We’re throwing a surprise retirement party for a guy at the office and the “party” isn’t the surprise.
Imagine meeting the man of your dreams…
and he says, “prolly.”
Marie Kondo: Ask yourself if it sparks joy?
Me: [looks at daughter’s bedroom and throws the entire room out]
Seen an ambulance at the hospital..i hope the doctors are ok
We’ve got some pretty upscale, sophisticated people coming over tonight, so I’m putting out the classy spittoon.
TEACHER: Have you got anything for today’s palindrome class?
STUDENT: dammit I’m mad
TEACHER: OK, OK, I’ll ask someone else
The cool thing about having young kids is that they will straight up tell you which parent they love more without anyone even asking.

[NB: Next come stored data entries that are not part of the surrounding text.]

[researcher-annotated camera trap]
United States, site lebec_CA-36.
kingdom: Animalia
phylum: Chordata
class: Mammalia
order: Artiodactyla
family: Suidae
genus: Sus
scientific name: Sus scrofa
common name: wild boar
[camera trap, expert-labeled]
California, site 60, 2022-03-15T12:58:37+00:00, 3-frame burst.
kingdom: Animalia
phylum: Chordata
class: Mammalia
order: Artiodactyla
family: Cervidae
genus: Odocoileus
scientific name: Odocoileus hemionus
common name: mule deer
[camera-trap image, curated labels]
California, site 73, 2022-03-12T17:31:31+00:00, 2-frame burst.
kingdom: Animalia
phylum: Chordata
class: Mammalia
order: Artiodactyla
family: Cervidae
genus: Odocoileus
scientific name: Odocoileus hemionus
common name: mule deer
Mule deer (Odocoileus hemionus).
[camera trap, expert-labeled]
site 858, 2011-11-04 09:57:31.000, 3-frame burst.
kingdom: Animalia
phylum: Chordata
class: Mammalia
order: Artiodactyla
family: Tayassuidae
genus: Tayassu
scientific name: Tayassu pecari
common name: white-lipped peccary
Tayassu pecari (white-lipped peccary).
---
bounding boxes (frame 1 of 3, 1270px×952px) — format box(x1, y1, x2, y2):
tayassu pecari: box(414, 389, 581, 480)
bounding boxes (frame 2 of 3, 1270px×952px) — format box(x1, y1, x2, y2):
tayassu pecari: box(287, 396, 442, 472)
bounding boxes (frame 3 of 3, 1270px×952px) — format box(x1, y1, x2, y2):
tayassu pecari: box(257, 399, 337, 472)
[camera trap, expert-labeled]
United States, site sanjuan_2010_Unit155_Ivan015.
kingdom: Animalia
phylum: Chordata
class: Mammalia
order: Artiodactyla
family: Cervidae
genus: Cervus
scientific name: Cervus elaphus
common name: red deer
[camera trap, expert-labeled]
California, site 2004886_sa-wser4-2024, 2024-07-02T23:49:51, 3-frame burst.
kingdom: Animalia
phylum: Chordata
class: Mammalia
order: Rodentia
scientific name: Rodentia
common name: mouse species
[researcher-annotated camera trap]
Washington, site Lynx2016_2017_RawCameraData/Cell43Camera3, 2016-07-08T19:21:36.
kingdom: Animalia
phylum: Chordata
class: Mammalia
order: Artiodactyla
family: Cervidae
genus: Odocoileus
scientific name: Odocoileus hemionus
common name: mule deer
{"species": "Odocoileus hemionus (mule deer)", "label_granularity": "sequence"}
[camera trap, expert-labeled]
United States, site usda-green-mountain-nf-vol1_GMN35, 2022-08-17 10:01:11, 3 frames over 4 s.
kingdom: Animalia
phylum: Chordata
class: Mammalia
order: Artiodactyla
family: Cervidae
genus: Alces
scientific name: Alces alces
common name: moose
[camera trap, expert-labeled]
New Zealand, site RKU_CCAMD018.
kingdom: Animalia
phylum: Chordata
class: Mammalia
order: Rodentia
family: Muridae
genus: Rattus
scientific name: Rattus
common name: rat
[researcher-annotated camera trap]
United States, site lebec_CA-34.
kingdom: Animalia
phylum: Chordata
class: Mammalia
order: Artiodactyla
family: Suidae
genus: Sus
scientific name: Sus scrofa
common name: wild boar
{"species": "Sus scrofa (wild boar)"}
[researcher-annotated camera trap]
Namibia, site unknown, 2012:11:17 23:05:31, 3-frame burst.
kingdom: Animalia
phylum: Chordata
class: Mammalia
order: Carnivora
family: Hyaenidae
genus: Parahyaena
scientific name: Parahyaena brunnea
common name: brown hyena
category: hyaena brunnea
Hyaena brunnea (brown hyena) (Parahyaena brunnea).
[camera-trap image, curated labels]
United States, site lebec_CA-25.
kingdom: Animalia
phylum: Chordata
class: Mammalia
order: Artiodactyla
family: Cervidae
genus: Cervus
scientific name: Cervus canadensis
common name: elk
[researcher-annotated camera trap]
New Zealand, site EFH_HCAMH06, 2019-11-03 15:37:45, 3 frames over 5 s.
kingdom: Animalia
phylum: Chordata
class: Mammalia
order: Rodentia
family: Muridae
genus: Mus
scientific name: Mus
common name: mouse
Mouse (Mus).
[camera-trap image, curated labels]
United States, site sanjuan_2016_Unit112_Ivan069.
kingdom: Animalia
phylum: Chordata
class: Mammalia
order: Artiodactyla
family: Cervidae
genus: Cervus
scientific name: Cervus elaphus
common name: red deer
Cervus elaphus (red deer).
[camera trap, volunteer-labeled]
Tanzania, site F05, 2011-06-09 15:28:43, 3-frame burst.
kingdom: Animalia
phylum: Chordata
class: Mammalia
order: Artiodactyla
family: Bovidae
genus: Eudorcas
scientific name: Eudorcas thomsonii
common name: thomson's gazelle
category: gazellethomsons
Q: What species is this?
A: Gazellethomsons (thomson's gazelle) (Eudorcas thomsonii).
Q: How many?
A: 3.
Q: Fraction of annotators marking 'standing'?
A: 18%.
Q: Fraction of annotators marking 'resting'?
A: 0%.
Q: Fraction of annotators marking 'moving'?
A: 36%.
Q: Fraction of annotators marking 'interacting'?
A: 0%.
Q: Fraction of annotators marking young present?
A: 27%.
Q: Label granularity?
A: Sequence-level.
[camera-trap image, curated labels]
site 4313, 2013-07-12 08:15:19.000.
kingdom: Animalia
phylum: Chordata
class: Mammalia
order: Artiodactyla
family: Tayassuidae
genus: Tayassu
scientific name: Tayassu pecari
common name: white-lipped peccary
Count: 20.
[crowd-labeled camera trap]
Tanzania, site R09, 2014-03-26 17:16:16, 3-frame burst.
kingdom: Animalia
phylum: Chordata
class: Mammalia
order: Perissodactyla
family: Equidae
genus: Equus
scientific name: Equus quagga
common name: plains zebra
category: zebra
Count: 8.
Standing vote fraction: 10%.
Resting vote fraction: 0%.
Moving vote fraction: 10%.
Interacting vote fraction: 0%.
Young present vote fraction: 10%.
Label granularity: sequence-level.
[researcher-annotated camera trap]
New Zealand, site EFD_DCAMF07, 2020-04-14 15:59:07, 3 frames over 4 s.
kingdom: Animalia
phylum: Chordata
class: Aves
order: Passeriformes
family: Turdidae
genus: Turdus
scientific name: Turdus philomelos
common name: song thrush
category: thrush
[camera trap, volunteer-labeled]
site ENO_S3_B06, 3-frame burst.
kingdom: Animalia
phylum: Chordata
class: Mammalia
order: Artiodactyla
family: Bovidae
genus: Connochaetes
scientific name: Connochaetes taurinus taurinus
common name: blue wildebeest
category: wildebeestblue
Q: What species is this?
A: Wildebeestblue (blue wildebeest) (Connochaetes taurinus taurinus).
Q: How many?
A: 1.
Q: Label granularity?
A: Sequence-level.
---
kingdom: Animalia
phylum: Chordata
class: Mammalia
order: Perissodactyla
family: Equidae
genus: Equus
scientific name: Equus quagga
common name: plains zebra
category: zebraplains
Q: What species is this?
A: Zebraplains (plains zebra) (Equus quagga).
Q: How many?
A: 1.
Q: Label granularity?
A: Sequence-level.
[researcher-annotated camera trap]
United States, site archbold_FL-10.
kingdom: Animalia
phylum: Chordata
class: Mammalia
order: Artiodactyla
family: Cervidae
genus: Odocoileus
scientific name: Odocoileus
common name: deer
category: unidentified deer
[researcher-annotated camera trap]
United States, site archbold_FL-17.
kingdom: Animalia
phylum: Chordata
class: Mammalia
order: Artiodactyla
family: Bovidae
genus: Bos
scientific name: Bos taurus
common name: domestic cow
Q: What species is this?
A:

I had an important meeting with my kids. I’ve been waiting to have this talk for a while. I started the meeting by grabbing the toothpaste. I made eye contact with all of them and then very slowly put the cap back on. It was a shocking demonstration, but I think they got it.
I was standing in the train station waiting for a friend when some guy came up to me and gave me a dollar in case you need any fashion advice.
Some hipsters were camping next to me and asked for help starting a fire.
So, I chased one around until his corduroys burst into flames.
So you’re telling me, Clark Kent never took off his glasses to rub his eyes and Lois was all, “omg!”
Dear women, when you’re not around we load the dishwasher properly.
I think my favorite part of being a parent is telling my kids they can’t have any chips before dinner because deep down I know I’m eating that family sized bag of doritos after they go to bed
It’s impossible to have an *ok* time on a trampoline. It’s either the most fun you’ve ever had or you go to the hospital.
ME: No offense, but I kind of hate the dentist.
DENTIST: A lot of people feel that way. It’s uncomfortable, and can hurt a bit, and they’re embarrassed they didn’t floss. Did you floss?
ME: It’s because a dentist murdered my parents.
DENTIST: Probably cuz you didn’t floss.
Abraham Lincoln is in a cent until proven guilty.
Rick Astley: Do you have any Pixar movies I can borrow?
Me: You can have Cars, Toy Story & Ratatouille, but I’m never gonna give you UP.